## DO THIS
Can you rewrite the items below with "nearest" replaced by "closest" and everything else unchanged? Leave the pictures out of your answer.

## DATA PROVIDED

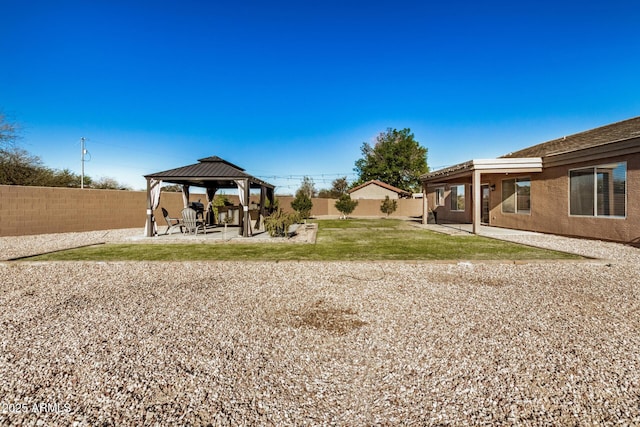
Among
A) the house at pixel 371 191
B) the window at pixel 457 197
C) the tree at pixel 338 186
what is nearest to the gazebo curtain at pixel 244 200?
the window at pixel 457 197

## FULL ANSWER
Among
A) the house at pixel 371 191
B) the window at pixel 457 197
C) the tree at pixel 338 186
what is closest to the gazebo curtain at pixel 244 200?
the window at pixel 457 197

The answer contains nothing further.